→ **PROBLEMS TO WORK ON**
• a. Reproduce the daily search engine tip from "We have researched" to "your site's searchability.".
• b. Which years appear in the daily search engine tip? List each one.

→ **READING TEXT**
Daily Search Engine Tip - September 7, 2010

We have researched the internet (using search engines of course!) to find articles pertaining to search engines. Below is today's selected article. It is intended to help you get up-to-speed on what is going on in the search engine industry and keep you abreast of any tips that will help increase your site's searchability.



Title: I'M FEELING LUCKY
Author: Sergey Brin
Source: Internet Magazine (Feb, 2000)

The American search engine Google has caused a stir in the UK. Despite miniscule press coverage, it's built a loyal following through word of mouth thanks to the speed and accuracy of its results. Bill Thompson talks to the company's president and co-founder

When the Web was young and freshly minted, back in 1995, the few hundred thousand people who had access to the Internet from work or school were already wrestling with the problem of how to find the information they wanted.

→ **SOURCE EXCERPT**
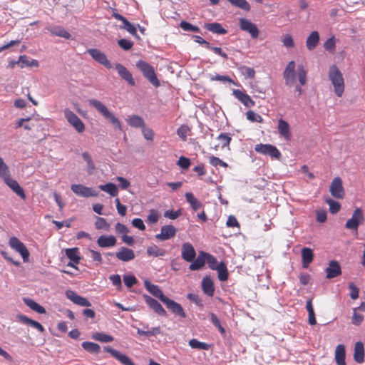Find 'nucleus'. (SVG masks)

→ **PER-TASK OUTPUTS**
• a.
We have researched the internet (using search engines of course!) to find articles pertaining to search engines. Below is today's selected article. It is intended to help you get up-to-speed on what is going on in the search engine industry and keep you abreast of any tips that will help increase your site's searchability.

• b. 2010, 2000, 1995